I think there is a high likelihood that you will find that some form of conflict is the root cause of the performance differences. The stated magnitude of the observed performance differences (2x) strongly suggests that. The memory-specific metrics of the CUDA profiler may allow you to pinpoint the specific nature of this conflict, but (for lack of a need of this sort) I have no hands-on experience with that so cannot offer any more specific advice beyond that.
So i think I solved this. Or at least i found out why, depending on the pointer location, the kernel underperforms.
The pointers need to be 256-byte aligned relative to the address returned by cudaMalloc (which i assume is 256-byte aligned as well) to get the expected performance.
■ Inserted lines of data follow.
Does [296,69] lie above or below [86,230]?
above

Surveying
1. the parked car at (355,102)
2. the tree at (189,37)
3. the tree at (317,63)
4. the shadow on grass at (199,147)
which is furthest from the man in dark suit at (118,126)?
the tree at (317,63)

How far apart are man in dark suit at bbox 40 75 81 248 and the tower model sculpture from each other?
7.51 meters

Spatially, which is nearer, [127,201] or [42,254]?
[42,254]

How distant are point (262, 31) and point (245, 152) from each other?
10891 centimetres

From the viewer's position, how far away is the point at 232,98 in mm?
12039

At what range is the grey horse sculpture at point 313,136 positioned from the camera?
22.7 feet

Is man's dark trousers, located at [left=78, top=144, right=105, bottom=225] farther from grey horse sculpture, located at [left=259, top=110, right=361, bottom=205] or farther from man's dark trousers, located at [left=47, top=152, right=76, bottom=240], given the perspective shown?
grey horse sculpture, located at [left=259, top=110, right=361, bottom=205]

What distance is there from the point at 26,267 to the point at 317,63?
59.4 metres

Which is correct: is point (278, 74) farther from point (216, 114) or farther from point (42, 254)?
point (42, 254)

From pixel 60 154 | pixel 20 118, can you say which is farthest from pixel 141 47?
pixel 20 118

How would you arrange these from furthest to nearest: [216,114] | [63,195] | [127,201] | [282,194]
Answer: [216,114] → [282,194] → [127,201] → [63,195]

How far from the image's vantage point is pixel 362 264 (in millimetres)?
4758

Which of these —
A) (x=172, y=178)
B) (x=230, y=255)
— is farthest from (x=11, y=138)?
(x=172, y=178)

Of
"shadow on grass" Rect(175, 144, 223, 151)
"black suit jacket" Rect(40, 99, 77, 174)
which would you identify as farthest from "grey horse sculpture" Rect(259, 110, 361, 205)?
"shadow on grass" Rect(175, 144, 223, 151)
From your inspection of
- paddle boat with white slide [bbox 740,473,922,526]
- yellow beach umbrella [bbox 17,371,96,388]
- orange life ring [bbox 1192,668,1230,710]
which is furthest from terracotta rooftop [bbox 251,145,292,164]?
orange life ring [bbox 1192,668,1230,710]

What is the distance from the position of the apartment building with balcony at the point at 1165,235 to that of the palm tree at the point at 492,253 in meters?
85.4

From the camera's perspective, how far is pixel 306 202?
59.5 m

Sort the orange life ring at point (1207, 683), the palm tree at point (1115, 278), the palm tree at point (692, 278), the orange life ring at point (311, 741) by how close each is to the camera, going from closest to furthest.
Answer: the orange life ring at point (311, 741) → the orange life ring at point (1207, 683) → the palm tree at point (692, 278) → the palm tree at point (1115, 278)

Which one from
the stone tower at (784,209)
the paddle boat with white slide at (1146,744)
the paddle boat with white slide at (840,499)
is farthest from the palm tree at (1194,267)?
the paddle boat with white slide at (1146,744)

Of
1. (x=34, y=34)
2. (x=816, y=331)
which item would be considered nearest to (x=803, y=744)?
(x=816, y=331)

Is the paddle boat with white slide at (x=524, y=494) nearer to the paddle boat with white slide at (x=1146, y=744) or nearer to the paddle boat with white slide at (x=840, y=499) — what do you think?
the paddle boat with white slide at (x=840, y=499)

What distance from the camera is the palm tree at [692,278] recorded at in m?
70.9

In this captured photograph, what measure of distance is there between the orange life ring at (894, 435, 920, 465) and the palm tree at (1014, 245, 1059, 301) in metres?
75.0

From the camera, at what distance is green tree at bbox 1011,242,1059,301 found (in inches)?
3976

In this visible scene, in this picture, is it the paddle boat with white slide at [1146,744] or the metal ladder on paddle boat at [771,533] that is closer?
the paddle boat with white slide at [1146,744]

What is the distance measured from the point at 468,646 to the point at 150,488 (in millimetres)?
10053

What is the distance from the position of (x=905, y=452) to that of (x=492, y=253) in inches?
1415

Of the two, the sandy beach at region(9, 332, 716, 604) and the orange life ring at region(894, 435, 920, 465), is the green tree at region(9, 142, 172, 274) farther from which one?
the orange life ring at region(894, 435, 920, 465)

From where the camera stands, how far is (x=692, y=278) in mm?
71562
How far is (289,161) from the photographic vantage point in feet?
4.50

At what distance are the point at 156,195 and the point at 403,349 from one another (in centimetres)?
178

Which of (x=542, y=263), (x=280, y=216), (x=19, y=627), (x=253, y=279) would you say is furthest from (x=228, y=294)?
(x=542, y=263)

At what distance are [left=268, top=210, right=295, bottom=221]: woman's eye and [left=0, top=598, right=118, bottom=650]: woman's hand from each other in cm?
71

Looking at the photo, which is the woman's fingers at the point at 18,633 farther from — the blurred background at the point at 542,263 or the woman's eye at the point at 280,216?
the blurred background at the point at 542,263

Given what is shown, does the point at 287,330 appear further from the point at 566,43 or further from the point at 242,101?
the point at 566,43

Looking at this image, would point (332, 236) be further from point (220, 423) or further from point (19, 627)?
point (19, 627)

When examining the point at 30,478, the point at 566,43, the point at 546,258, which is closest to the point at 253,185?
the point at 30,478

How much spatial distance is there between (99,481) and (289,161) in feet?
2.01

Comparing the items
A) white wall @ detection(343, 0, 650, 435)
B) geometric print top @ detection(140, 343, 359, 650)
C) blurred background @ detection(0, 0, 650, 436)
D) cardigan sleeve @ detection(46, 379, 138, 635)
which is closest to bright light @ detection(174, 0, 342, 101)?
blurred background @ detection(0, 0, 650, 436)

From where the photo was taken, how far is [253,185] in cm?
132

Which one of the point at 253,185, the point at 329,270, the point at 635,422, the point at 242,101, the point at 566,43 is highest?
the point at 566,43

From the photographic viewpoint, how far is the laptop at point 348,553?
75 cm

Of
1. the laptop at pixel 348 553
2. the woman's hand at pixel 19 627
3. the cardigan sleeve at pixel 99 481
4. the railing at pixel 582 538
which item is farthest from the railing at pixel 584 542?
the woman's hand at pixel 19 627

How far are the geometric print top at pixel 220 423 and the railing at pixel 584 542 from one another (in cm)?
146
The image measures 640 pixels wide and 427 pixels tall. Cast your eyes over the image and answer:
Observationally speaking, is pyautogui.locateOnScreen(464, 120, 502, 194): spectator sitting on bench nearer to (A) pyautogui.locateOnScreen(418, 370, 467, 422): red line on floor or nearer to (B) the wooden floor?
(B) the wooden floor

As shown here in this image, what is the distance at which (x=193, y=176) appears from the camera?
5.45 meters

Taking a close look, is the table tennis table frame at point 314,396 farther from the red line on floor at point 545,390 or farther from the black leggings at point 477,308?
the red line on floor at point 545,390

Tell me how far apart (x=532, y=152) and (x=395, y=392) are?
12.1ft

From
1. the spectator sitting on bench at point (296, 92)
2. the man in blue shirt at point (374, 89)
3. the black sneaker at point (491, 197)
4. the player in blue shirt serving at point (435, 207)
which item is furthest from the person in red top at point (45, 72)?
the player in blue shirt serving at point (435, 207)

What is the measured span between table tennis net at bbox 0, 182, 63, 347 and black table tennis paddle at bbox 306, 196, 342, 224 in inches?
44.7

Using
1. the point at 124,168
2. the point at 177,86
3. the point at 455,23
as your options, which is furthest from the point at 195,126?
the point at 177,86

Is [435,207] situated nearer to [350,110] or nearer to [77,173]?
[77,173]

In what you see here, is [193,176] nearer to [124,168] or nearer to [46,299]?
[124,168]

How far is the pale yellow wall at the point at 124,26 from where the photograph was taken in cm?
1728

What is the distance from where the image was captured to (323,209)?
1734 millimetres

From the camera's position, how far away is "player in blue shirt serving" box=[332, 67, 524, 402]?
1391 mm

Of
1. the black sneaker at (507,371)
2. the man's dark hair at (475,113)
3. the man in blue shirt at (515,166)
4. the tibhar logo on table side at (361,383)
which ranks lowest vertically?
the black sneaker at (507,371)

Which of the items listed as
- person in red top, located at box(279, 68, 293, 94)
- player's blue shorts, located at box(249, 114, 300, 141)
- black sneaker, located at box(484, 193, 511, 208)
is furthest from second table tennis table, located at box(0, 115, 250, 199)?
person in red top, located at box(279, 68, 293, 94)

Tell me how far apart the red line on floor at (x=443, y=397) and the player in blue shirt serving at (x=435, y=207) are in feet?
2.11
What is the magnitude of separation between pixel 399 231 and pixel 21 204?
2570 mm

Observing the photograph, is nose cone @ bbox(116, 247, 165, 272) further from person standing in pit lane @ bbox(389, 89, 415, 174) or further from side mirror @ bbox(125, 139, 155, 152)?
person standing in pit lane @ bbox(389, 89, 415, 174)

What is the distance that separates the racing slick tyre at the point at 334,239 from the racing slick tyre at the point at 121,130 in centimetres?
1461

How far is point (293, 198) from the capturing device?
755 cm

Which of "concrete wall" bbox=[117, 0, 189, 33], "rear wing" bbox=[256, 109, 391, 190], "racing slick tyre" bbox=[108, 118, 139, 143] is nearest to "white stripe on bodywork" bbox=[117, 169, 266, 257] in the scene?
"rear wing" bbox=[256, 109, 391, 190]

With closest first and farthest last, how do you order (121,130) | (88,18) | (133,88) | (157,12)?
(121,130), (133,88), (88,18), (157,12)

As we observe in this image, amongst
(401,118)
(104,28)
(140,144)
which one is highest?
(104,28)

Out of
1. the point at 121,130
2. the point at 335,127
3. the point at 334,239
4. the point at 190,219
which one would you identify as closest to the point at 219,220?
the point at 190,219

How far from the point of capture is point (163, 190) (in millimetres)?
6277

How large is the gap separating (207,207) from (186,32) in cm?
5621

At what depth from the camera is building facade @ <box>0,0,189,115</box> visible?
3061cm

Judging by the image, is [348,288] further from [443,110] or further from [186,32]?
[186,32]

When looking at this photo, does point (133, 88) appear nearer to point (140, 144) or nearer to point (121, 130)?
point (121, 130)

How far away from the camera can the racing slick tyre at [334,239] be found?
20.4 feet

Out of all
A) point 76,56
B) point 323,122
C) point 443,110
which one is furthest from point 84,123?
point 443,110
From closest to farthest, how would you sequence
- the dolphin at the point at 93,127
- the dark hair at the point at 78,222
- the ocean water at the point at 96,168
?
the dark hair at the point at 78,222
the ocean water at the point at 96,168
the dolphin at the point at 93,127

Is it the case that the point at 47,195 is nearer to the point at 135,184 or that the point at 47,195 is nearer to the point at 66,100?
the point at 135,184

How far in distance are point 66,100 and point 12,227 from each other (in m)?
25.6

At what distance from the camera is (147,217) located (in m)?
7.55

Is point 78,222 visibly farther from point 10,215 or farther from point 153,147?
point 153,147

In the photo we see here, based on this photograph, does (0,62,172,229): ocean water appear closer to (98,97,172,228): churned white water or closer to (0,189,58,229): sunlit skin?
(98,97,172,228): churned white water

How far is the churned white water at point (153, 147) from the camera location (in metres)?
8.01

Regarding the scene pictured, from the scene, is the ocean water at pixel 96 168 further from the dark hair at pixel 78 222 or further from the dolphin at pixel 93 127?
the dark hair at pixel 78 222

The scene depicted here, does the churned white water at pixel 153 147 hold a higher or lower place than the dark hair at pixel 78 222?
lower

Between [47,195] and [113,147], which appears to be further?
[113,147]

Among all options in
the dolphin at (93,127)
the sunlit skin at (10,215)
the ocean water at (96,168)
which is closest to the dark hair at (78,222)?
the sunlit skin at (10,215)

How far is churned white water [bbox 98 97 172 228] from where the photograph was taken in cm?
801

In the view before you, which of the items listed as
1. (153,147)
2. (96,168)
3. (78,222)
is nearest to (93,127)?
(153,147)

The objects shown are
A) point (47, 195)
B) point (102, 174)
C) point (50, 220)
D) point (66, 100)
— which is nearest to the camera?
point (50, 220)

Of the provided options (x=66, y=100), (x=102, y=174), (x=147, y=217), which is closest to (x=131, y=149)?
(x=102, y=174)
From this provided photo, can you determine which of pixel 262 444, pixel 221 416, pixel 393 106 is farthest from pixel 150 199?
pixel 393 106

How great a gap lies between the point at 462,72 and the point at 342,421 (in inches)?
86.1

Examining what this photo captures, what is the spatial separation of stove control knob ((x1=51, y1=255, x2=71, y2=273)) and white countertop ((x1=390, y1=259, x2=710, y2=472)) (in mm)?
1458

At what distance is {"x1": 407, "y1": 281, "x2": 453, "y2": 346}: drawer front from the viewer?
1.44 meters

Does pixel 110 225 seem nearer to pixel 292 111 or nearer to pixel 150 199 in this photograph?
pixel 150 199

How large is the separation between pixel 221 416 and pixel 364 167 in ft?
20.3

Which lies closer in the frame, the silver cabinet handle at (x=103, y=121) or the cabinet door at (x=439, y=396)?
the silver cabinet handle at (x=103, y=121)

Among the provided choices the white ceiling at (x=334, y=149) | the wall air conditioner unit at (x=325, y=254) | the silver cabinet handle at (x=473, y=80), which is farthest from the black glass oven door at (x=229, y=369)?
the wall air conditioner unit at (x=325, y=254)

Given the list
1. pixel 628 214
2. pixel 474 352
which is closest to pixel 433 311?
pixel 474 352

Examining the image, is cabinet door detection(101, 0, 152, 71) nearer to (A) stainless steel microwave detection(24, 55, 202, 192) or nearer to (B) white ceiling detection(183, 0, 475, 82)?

Any ideas why this could be happening?
@njuffa Thank you for pointing me in the right direction with your comments!
“Memory allocated through the CUDA Runtime API, such as via cudaMalloc(), is guaranteed to be aligned to at least 256 bytes. Therefore, choosing sensible thread block sizes, such as multiples of the warp size (i.e., 32 on current GPUs), facilitates memory accesses by warps that are properly aligned.”
256-byte alignment has been a basic preference for memory alignment on GPUs for ages, which is why cudaMalloc() returns memory blocks with that alignment. Also, strictly required for textures, if I recall correctly.
I stopped keeping track of memory transaction sizes across GPU architectures many years ago, but if memory serves transactions sizes have been large (128 bytes, maybe bigger?) in general to make the best use of GDDR memory bandwidth. And presumably those wide transactions need to be naturally aligned for best performance, with non-aligned access being split into parts when they cross alignment boundaries. Sorry to be vague, I really haven’t been paying attention recently; I retired in 2014. Maybe Robert Crovella has deeper insights.